Der Lago Llanquihue nimmt hier eine Sonderstellung ein: dieser mit 620 qkm zweitgrößte See Chiles (ca. 50 mal 80 Kilometer) am Fuße des Vukan Osorno beherbergt neben großen Regenbogenforellen auch Coho-Binnenlachse. Zum Beginn der Laichzeit versammeln sich die Cohos vor den wenigen Flußeinläufen und geraten für kurze Zeit in einen wahren Freßrausch. Diese Zeit - meistens ist es die dritte Märzwoche - gilt es zu treffen, dann ist fantastisches Fischen garantiert.
Vor einigen Jahren zum erstenmal am Llanquihue war ich Zeuge, wie alle anwesenden Fischer bis zu fünfzehn Lachse am Tag fingen, während meine Wathose warm und trocken daheim in Deutschland im Schrank hing...damals stand für mich eines fest: wiederkommen, und zwar full equipped.
Da die heisse Zeit vom Wasserstand und damit vom Regen abhängt, ist eine genaue Zeitplanung eines solchen Trips schwierig: Nach ungezählten Telefonaten mit örtlichen Guides stand als der warscheinlichste Termin für den Beginn der "Fiesta de los Salmones" der 15. März fest.

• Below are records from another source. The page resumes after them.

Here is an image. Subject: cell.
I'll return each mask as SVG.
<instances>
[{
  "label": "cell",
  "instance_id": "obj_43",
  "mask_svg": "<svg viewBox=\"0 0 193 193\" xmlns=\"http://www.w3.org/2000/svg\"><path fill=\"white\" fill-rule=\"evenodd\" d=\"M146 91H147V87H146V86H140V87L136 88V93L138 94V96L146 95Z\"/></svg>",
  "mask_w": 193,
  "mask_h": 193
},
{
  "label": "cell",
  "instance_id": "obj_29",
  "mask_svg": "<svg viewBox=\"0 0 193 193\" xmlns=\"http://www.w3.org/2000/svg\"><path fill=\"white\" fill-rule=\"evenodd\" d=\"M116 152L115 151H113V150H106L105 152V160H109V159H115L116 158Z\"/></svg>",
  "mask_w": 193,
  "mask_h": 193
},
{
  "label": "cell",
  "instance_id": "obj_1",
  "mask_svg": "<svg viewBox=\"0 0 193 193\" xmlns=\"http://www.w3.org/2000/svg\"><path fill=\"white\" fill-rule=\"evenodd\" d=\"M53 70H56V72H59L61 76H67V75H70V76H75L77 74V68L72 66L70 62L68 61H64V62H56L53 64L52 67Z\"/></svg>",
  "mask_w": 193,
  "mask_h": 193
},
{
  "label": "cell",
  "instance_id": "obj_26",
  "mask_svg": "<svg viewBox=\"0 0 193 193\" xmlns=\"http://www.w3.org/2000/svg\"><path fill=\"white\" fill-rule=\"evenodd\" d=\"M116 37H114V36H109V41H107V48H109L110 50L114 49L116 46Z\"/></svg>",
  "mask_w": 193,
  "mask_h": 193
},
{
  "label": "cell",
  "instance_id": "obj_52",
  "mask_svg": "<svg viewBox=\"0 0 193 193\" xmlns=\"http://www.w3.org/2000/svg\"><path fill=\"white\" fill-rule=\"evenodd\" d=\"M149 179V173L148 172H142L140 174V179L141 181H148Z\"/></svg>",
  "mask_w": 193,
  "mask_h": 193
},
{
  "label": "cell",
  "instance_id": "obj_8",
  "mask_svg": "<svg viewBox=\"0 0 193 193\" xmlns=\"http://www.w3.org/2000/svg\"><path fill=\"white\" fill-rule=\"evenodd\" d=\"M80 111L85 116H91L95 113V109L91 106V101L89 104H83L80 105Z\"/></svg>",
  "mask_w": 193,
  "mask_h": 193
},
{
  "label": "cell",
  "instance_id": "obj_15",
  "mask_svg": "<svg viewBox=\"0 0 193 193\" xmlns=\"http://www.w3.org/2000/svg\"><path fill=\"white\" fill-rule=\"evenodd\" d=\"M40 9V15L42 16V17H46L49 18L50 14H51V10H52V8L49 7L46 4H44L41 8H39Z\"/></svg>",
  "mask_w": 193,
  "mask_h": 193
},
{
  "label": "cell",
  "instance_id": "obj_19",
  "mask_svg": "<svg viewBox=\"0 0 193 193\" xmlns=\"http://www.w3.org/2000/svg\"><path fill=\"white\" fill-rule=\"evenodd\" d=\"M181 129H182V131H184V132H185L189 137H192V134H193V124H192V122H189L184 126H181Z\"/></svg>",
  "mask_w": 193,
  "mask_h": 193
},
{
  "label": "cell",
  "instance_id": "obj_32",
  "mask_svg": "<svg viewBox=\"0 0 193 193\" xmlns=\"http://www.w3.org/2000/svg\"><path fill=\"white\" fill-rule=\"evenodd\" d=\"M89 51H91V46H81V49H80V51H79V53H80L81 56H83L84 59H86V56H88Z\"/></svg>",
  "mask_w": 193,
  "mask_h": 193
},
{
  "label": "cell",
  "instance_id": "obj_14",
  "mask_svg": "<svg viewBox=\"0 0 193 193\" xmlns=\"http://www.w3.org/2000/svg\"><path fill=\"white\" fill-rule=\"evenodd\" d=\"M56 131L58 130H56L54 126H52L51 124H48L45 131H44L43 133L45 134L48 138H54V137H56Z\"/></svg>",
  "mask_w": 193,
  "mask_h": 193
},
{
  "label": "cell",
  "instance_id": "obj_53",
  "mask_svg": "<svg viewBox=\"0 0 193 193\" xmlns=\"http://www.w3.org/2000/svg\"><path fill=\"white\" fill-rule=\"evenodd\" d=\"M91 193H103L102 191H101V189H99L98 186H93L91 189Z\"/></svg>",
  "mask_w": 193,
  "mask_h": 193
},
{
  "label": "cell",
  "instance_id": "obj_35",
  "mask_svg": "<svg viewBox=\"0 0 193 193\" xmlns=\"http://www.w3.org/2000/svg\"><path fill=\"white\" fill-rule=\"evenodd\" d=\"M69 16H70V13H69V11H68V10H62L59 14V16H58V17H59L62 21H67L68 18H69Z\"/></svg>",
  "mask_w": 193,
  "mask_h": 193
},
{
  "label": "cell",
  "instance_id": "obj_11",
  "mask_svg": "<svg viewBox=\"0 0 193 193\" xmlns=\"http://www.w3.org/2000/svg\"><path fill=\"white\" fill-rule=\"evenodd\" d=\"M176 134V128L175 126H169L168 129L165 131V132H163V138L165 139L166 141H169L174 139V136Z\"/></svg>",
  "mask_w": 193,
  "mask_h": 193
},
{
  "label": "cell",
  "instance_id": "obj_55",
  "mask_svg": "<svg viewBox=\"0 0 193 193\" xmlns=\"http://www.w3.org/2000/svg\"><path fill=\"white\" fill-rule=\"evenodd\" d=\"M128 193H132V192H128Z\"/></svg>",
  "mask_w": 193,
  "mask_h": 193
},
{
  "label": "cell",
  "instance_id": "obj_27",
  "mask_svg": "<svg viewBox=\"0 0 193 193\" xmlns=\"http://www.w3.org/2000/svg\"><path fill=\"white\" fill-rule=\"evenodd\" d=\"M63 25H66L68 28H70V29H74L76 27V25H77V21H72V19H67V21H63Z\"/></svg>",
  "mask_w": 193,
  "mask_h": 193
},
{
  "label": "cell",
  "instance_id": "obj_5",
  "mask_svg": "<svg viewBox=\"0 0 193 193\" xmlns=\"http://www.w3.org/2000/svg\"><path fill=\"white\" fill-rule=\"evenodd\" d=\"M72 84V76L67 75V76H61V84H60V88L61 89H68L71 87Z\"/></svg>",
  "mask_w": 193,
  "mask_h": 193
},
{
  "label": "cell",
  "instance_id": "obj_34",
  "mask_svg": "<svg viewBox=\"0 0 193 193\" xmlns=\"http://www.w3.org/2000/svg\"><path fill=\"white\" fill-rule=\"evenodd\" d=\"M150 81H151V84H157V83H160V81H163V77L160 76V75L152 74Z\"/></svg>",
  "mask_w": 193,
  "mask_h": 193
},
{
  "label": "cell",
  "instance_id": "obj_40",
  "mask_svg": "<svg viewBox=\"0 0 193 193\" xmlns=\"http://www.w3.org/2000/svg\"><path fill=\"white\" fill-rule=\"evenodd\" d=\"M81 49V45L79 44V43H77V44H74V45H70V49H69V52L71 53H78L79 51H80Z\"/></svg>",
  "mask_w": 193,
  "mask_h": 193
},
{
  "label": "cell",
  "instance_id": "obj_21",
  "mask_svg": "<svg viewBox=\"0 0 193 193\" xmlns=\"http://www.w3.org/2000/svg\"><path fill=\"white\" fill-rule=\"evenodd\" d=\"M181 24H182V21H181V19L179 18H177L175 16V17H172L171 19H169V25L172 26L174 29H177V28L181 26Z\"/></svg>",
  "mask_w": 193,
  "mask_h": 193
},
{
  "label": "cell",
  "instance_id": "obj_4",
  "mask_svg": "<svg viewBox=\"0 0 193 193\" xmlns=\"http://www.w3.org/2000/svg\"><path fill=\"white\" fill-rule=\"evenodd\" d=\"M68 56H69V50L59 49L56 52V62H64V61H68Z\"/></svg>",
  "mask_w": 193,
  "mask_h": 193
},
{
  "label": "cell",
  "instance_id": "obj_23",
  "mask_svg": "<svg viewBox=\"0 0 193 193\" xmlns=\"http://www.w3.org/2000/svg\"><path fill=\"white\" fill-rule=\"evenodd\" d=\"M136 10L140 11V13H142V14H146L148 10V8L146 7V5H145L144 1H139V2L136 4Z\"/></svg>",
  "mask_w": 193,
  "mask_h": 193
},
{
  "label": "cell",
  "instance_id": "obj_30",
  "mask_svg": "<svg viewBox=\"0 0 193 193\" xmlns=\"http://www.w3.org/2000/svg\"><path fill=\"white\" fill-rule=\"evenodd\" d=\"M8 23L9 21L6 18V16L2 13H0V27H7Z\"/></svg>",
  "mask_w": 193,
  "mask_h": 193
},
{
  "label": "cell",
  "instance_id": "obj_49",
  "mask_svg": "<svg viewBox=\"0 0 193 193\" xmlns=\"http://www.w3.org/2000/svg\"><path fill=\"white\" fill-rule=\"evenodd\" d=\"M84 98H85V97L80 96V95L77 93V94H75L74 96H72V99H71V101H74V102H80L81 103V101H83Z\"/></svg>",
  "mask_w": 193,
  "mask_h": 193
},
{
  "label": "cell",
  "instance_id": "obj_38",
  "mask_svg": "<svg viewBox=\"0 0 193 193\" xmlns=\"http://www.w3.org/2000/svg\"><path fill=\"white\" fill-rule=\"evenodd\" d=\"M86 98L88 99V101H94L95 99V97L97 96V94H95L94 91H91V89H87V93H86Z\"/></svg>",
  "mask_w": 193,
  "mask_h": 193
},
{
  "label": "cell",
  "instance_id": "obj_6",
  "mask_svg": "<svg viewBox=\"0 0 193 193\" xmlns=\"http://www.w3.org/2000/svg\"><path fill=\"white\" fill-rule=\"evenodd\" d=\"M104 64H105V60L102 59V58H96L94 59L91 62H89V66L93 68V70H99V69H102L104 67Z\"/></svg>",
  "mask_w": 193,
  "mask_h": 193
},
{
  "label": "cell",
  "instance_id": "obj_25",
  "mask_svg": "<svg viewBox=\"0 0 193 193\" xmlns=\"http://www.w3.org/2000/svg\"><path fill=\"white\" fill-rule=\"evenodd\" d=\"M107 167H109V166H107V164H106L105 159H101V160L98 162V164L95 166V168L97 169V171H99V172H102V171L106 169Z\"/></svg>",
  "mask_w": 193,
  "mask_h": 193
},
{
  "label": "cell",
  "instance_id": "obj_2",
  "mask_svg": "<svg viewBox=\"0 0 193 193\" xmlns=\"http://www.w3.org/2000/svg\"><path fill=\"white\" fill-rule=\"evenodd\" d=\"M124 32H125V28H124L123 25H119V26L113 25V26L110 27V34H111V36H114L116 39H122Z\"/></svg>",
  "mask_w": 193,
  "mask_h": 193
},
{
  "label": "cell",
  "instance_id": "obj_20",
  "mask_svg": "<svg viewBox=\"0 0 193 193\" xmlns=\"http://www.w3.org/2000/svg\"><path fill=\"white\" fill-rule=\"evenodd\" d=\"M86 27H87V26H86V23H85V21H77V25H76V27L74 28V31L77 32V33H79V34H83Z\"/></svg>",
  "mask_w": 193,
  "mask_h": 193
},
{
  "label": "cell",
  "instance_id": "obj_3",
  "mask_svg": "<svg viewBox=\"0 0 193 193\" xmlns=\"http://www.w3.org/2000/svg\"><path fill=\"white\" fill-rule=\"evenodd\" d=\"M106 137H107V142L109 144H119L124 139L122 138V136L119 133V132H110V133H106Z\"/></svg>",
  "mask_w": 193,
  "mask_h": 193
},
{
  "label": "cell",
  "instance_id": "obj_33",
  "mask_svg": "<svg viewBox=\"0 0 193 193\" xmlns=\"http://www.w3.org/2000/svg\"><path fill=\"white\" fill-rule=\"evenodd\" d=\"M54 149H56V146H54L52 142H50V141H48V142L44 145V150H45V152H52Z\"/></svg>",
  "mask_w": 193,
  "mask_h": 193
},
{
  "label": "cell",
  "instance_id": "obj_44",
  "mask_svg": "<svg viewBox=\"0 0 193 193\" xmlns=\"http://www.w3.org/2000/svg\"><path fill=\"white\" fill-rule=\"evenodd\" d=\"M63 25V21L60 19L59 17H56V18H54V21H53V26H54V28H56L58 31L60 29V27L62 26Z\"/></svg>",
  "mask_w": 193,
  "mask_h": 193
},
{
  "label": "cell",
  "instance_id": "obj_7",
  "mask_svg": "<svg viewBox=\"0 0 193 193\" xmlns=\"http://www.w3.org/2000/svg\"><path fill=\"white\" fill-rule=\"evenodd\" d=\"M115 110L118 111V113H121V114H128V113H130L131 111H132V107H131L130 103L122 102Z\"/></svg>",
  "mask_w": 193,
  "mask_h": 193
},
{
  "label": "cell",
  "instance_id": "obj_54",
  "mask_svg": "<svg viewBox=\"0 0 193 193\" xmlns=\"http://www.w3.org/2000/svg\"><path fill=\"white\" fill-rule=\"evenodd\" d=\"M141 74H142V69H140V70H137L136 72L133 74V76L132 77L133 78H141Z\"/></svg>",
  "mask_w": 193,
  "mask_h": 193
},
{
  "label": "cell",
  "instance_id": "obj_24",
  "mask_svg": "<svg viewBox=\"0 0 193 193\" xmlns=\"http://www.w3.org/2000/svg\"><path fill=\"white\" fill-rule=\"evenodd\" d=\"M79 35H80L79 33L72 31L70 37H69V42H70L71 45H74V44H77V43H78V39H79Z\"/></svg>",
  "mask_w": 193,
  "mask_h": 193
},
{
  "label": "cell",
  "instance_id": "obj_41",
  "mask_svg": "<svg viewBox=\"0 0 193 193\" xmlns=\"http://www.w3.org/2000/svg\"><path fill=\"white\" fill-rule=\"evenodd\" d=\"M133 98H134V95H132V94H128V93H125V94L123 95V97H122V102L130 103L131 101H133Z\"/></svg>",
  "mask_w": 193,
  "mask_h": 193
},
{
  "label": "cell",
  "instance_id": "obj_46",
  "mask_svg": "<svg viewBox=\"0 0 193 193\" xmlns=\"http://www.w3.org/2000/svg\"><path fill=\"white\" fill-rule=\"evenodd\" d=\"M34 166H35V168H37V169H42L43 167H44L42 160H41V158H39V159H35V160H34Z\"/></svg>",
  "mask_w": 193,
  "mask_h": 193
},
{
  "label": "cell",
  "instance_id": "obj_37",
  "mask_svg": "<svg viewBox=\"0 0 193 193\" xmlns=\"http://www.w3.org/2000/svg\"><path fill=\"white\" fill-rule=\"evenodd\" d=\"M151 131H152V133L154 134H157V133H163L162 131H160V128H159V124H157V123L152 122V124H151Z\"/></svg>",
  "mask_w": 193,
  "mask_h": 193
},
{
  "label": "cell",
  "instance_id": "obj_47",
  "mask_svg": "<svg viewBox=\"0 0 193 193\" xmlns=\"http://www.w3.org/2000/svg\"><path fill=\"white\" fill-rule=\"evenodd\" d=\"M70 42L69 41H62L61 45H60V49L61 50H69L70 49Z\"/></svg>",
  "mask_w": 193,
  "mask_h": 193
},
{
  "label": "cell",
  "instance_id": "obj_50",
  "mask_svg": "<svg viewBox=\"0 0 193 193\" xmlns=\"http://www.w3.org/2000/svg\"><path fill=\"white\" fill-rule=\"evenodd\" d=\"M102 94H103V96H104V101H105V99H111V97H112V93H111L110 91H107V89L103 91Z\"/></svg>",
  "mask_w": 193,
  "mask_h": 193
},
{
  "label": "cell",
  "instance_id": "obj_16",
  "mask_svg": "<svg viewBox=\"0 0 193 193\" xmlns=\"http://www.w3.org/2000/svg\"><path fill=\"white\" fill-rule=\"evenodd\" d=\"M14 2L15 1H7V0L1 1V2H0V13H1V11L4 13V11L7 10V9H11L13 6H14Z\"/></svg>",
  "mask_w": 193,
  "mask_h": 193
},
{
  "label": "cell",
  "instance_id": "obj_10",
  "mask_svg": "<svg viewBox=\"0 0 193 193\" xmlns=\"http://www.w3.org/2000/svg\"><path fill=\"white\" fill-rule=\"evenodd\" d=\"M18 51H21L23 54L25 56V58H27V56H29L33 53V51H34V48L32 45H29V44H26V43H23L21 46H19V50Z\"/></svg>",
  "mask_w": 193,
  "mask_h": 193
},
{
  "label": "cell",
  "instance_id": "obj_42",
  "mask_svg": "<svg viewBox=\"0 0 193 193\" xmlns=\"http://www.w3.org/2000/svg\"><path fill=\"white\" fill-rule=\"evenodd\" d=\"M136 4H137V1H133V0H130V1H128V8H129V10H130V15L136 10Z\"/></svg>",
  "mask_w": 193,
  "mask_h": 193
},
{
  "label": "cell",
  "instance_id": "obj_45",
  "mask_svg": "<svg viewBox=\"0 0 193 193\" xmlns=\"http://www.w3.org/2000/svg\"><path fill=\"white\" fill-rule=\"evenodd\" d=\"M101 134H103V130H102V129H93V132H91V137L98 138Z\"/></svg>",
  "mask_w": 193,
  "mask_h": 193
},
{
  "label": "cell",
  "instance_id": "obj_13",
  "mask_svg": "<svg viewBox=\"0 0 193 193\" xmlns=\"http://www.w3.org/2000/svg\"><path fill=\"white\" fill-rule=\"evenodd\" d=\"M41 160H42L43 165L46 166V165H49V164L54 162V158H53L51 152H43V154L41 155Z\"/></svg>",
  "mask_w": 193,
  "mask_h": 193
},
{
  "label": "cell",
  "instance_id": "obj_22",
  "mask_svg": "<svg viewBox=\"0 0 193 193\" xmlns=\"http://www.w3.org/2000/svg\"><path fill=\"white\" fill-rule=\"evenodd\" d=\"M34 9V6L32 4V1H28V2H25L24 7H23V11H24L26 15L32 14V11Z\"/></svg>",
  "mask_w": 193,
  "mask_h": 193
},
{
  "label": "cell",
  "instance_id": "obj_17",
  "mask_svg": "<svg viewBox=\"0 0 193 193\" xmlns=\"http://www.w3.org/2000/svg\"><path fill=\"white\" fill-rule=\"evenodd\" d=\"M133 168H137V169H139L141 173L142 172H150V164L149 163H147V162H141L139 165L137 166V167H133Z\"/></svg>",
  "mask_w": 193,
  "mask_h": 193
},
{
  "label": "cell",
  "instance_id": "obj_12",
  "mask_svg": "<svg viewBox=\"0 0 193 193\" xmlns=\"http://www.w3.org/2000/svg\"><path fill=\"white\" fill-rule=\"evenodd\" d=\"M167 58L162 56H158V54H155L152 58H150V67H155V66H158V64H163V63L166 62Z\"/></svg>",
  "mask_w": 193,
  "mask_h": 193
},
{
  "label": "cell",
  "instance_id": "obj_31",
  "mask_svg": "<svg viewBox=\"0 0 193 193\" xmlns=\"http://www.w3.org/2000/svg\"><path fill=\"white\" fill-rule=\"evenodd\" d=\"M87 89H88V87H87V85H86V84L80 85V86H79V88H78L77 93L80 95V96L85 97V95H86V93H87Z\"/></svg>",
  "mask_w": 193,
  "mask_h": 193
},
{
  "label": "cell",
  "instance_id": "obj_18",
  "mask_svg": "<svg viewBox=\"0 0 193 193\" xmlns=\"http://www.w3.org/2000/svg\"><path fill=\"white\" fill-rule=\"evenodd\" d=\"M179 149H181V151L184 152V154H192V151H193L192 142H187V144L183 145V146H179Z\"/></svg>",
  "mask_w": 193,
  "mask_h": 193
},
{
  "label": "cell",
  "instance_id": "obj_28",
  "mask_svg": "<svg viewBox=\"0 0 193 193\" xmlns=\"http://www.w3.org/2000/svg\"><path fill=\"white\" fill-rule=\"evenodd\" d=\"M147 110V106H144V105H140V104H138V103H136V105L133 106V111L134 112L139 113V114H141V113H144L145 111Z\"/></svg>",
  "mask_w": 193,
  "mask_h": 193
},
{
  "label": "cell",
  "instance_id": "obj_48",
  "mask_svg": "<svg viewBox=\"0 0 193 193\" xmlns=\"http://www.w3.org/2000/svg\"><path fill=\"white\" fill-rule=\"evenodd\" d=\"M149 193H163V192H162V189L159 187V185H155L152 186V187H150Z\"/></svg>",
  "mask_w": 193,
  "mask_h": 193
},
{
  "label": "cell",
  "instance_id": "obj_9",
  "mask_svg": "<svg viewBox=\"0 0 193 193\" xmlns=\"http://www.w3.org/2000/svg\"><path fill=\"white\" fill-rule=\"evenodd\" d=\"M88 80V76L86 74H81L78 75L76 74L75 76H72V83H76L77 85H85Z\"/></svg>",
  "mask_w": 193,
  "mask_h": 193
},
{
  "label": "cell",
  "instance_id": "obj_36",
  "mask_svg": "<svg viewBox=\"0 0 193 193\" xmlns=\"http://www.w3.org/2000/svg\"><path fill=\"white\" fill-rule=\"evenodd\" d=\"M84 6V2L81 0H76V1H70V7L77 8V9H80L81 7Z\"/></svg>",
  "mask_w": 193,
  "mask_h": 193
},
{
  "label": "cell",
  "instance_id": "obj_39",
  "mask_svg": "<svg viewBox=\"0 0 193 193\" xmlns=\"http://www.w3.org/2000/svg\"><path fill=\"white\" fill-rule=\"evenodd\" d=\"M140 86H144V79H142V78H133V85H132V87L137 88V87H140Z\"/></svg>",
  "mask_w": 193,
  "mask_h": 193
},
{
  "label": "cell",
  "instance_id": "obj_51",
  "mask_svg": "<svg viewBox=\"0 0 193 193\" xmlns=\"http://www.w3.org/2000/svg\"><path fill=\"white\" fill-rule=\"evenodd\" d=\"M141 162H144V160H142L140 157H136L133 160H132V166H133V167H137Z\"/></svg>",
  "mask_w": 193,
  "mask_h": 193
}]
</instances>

Am 15. März in Puerto Varas angekommen, stellte sich heraus, daß es, unüblich für die Region, den gesamten März fast nicht geregnet hatte und sich der Zeitpunkt dementsprechend wohl ein oder zwei Wochen nach hinten verschieben würde,....jedenfalls sei im Moment das Fischen nicht so gut, auch wenn am Flußeinlauf, der "Boca" des Rio Pescado, der eine oder andere Fisch gefangen würde.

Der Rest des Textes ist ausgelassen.